++++ Article ++++

See full list of `tbl schema` options [below](#tbl-schema).

### Selecting input files

`tbl` can operate on one file, or many files across multiple directories.

These input selection options can be used with each `tbl` subcommand:

| input selection | command |
| --- | --- |
| Select all tabular files in current directory | `tbl` (default behavior) |
| Select a single file | `tbl /path/to/file.parquet` |
| Select files using a glob | `tbl *.parquet` |
| Select files from multiple directories | `tbl /path/to/dir1 /path/to/dir2` |
| Select files recursively | `tbl /path/to/dir --tree` |

### Performing edits

`tbl` can perform many different operations on the selected files:

| operation | command |
| --- | --- |
| Rename a column | `tbl --rename old_name=new_name` |
| Cast to a new type | `tbl --cast col1=u64 col2=String` |
| Add new columns | `tbl --with-columns name:String date:Date=2024-01-01` |
| Drop columns | `tbl --drop col1 col2 col3` |
| Filter rows | `tbl --filter col1=val1`
`tbl --filter col1!=val1`
`tbl --filter "col1>val1"`
`tbl --filter "col1 `tbl --filter "col1>=val1"`
`tbl --filter "col1<=val1"` |
| Sort rows | `tbl --sort col1 col2:desc` |
| Select columns | `tbl --select col1 col2 col3` |

See full list of transformation operations [below](#tbl).

++++

### What you should do
According to the tbl article, which command selects files recursively? You won't need the listing for this.

++++ Data segment ++++

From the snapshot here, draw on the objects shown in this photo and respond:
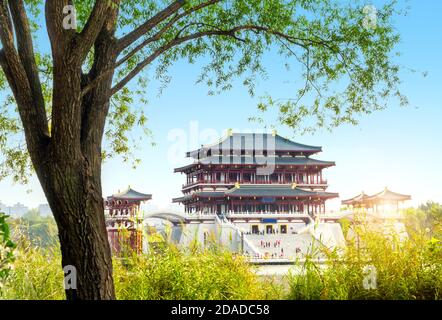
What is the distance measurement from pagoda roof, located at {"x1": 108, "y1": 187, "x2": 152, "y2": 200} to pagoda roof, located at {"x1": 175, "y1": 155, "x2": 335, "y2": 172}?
1.89 meters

++++

### Output below
`tbl /path/to/dir --tree`